Required work:
[A] In the mailing list post, what does the watchdog frequently hit?
[B] Please revise the mailing list post starting at "In-Reply-To: <576031C802000078000F4D9F@prv-mh.provo.novell.com>" and ending at "of the problem.", swapping "spin lock" for "mutex".

Text provided:
⟨

All of lore.kernel.org
 help / color / mirror / Atom feed
From: Andrew Cooper <andrew.cooper3@citrix.com>
To: Jan Beulich <JBeulich@suse.com>,
	xen-devel <xen-devel@lists.xenproject.org>
Subject: Re: [PATCH] x86: show remote CPU state upon fatal NMI
Date: Tue, 14 Jun 2016 16:03:34 +0100	[thread overview]
Message-ID: <57601CC6.5060500@citrix.com> (raw)
In-Reply-To: <576031C802000078000F4D9F@prv-mh.provo.novell.com>

On 14/06/16 15:33, Jan Beulich wrote:
> Quite frequently the watchdog would hit an innocent CPU, e.g. one
> trying to acquire a spin lock a remote CPU holds for extended periods
> of time, or a random CPU in TSC calbration rendezvous. In such cases
> the register and stack dump for that CPU doesn't really help in the
> analysis of the problem.

⟩

Dataset excerpts:
⟨

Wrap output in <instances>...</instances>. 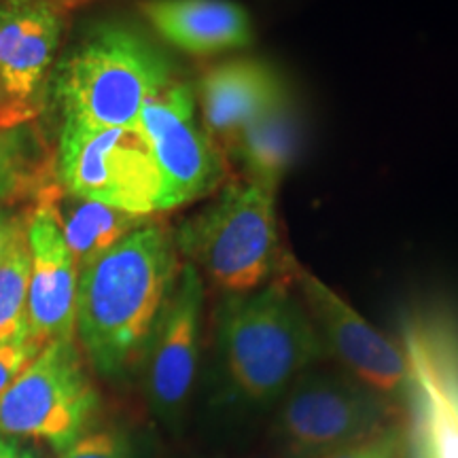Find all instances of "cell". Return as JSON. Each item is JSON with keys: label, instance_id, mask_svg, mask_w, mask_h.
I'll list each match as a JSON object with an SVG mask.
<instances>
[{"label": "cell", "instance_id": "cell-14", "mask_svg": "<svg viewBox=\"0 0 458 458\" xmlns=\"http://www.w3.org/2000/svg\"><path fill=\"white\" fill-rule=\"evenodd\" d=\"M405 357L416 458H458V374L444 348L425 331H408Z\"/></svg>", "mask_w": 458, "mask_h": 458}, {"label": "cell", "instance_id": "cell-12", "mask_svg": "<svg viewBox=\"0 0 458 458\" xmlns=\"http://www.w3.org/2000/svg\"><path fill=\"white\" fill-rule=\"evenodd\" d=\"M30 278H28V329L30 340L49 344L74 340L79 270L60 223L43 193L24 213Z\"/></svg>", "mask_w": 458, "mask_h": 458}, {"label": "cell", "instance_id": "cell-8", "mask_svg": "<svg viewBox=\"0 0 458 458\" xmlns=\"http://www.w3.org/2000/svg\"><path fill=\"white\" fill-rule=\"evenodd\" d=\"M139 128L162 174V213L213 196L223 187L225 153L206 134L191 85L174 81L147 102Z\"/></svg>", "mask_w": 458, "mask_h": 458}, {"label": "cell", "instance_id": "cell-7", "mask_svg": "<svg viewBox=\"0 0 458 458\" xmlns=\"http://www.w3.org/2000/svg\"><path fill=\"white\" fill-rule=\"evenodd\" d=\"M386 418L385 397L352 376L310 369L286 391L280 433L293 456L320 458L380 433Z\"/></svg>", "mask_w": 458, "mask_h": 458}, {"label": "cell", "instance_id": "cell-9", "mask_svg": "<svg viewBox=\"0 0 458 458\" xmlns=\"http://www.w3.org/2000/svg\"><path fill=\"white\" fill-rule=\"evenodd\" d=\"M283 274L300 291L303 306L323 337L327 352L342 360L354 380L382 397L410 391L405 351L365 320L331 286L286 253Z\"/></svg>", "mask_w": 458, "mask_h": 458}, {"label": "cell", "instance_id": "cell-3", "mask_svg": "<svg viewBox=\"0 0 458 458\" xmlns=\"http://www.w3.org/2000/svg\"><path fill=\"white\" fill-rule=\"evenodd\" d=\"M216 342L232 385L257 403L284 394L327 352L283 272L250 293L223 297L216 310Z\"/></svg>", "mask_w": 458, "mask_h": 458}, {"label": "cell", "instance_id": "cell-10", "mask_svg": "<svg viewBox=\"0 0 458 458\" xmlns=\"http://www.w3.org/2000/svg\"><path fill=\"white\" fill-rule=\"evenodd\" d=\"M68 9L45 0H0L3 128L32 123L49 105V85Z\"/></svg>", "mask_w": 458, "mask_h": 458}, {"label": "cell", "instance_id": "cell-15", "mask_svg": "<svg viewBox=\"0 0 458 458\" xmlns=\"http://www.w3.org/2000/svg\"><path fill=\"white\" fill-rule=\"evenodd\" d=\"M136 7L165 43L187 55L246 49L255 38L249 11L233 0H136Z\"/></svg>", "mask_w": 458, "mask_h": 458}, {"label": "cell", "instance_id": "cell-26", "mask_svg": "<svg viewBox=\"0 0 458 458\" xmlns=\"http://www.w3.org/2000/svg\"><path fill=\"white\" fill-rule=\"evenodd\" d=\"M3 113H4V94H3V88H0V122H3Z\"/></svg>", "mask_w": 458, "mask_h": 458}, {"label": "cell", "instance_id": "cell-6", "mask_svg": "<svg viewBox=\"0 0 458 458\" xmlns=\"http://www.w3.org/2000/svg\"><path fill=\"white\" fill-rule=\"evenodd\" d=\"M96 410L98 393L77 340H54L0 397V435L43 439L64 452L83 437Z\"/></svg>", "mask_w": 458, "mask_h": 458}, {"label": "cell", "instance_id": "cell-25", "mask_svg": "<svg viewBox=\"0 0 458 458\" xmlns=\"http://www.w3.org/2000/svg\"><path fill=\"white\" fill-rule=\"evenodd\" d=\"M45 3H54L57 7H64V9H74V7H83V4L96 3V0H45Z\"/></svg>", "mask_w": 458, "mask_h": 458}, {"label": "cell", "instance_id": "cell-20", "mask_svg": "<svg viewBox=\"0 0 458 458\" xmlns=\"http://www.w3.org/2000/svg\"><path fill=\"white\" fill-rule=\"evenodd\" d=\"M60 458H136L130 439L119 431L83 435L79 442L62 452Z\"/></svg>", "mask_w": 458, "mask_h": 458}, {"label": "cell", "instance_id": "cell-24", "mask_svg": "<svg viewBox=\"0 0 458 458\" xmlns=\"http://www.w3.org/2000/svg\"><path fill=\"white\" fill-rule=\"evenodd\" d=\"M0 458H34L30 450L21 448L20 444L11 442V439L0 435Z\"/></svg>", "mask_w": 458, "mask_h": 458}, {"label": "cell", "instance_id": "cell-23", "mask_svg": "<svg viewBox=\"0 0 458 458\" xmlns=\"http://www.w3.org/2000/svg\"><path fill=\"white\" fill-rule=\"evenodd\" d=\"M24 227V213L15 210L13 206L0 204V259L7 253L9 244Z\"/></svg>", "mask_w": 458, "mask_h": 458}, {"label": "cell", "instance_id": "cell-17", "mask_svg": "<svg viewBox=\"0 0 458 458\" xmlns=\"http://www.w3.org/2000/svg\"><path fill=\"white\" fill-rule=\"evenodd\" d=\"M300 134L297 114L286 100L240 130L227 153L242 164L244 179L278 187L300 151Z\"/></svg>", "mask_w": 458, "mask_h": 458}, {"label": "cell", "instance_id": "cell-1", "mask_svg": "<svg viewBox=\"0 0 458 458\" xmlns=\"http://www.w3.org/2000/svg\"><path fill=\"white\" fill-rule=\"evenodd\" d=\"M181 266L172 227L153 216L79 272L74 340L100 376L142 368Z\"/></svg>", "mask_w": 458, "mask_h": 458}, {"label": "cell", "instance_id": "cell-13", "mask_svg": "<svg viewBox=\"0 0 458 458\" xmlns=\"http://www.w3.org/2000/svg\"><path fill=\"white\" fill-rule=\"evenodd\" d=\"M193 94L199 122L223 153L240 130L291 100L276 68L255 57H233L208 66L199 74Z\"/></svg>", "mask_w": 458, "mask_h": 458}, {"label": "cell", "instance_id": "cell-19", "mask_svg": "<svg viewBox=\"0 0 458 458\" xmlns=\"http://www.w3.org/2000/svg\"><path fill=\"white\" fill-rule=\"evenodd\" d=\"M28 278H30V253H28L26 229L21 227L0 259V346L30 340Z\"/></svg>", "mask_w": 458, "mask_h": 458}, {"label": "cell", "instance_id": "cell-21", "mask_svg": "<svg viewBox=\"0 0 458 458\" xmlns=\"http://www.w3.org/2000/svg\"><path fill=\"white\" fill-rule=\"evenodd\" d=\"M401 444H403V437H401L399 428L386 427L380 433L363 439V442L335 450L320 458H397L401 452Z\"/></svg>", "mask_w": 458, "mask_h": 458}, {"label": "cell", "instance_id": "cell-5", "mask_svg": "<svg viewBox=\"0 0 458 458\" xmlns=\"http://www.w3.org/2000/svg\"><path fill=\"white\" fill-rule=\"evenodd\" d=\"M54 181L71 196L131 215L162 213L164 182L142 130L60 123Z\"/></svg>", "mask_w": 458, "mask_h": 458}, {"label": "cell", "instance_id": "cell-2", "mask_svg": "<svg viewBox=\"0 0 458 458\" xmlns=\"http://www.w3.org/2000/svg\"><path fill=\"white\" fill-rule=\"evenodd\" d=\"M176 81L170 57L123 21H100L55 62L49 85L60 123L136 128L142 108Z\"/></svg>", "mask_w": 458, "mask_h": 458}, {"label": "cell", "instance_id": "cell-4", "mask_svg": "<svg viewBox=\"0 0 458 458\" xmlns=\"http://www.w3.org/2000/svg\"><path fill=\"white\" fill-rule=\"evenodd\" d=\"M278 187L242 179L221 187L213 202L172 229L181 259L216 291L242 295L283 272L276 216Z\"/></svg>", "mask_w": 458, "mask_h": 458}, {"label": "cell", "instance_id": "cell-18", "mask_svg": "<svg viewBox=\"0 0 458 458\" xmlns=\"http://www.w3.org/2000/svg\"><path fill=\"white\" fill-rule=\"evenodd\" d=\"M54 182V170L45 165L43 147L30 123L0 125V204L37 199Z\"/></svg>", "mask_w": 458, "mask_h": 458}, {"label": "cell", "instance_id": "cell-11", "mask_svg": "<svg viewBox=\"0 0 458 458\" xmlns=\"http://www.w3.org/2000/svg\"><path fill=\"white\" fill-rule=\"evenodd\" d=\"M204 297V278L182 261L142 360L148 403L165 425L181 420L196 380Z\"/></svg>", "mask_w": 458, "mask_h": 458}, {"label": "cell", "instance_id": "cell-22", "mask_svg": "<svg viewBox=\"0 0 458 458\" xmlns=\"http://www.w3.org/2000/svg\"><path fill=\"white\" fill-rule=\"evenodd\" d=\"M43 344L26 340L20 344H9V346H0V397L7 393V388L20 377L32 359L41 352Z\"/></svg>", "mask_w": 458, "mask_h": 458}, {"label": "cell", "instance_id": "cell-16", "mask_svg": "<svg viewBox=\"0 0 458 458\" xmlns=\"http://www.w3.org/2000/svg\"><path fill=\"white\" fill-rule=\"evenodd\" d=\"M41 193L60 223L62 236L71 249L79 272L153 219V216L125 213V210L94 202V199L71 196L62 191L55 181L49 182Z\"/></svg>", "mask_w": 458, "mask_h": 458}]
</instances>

⟩

Responses to the tasks:
[A] An innocent CPU.

[B]
In-Reply-To: <576031C802000078000F4D9F@prv-mh.provo.novell.com>

On 14/06/16 15:33, Jan Beulich wrote:
> Quite frequently the watchdog would hit an innocent CPU, e.g. one
> trying to acquire a mutex a remote CPU holds for extended periods
> of time, or a random CPU in TSC calbration rendezvous. In such cases
> the register and stack dump for that CPU doesn't really help in the
> analysis of the problem.